• _WHAT TO PRODUCE_
Keep only the lines that hold the string "feeding", filtering out the rest of the entries below.

• _DATA FOR THIS TASK_

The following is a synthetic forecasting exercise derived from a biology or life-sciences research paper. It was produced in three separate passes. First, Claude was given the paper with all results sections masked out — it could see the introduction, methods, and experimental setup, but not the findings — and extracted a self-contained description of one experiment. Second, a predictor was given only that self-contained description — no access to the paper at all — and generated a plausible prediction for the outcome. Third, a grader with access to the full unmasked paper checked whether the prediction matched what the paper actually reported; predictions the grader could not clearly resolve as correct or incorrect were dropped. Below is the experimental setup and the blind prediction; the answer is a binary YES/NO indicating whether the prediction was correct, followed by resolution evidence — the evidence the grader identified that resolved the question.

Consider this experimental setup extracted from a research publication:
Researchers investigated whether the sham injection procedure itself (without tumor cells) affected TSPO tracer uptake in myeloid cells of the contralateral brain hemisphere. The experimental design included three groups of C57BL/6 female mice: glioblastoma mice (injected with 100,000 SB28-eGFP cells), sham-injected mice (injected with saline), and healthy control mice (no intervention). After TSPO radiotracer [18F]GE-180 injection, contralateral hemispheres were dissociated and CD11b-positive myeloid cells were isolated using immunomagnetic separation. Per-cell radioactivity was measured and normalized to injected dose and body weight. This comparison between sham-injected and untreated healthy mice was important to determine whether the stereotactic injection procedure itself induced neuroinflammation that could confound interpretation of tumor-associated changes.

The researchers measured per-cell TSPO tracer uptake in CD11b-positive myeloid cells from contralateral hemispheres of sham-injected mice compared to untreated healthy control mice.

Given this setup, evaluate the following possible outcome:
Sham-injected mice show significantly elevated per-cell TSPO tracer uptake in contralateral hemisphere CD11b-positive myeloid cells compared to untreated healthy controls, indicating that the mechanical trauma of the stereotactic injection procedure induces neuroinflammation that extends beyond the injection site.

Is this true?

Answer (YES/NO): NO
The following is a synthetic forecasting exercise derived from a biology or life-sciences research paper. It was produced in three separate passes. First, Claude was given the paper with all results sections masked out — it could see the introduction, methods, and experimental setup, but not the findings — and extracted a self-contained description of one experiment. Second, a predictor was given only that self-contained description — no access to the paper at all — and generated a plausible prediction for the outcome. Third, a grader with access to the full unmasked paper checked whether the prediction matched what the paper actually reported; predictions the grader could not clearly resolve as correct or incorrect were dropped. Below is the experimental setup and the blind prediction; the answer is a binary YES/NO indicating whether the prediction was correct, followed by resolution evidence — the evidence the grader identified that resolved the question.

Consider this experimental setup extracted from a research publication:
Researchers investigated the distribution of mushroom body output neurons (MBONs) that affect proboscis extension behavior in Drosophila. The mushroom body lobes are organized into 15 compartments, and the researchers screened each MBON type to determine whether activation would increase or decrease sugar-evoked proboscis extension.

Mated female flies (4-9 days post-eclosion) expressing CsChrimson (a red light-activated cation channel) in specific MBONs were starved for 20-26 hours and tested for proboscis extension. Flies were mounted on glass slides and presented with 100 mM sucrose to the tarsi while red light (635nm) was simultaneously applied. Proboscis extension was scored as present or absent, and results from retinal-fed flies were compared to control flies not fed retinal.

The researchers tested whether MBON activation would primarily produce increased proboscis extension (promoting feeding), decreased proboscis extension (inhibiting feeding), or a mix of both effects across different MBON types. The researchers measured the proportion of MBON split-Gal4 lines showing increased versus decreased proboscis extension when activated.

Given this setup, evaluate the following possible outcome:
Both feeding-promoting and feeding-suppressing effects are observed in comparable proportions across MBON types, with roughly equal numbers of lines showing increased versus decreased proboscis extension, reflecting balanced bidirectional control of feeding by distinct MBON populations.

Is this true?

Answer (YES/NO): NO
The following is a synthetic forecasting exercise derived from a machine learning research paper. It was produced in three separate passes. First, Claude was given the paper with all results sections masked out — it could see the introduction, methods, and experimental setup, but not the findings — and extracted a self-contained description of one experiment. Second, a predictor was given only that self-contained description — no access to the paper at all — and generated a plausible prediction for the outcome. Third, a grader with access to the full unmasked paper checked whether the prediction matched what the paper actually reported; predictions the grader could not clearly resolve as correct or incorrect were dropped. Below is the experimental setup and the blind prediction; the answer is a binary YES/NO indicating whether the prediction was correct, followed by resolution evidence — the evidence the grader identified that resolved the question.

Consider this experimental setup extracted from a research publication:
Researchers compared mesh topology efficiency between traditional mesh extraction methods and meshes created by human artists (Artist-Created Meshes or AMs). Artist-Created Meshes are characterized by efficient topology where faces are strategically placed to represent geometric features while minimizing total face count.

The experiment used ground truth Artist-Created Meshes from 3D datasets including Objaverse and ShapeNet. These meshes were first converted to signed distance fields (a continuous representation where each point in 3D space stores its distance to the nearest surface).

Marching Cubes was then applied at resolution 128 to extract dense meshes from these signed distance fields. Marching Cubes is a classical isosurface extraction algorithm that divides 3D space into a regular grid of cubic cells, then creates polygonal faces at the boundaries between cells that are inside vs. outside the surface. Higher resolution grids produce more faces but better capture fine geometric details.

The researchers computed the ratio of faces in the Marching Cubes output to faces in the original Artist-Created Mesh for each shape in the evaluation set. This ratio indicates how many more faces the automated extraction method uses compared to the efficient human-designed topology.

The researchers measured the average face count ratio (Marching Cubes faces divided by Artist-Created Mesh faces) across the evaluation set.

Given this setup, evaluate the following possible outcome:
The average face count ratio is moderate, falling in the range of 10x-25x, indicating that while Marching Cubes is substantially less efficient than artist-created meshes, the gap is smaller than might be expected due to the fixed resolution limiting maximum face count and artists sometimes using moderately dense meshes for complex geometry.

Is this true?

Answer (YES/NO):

• _FINISHED TASK_
The researchers tested whether MBON activation would primarily produce increased proboscis extension (promoting feeding), decreased proboscis extension (inhibiting feeding), or a mix of both effects across different MBON types. The researchers measured the proportion of MBON split-Gal4 lines showing increased versus decreased proboscis extension when activated.
Both feeding-promoting and feeding-suppressing effects are observed in comparable proportions across MBON types, with roughly equal numbers of lines showing increased versus decreased proboscis extension, reflecting balanced bidirectional control of feeding by distinct MBON populations.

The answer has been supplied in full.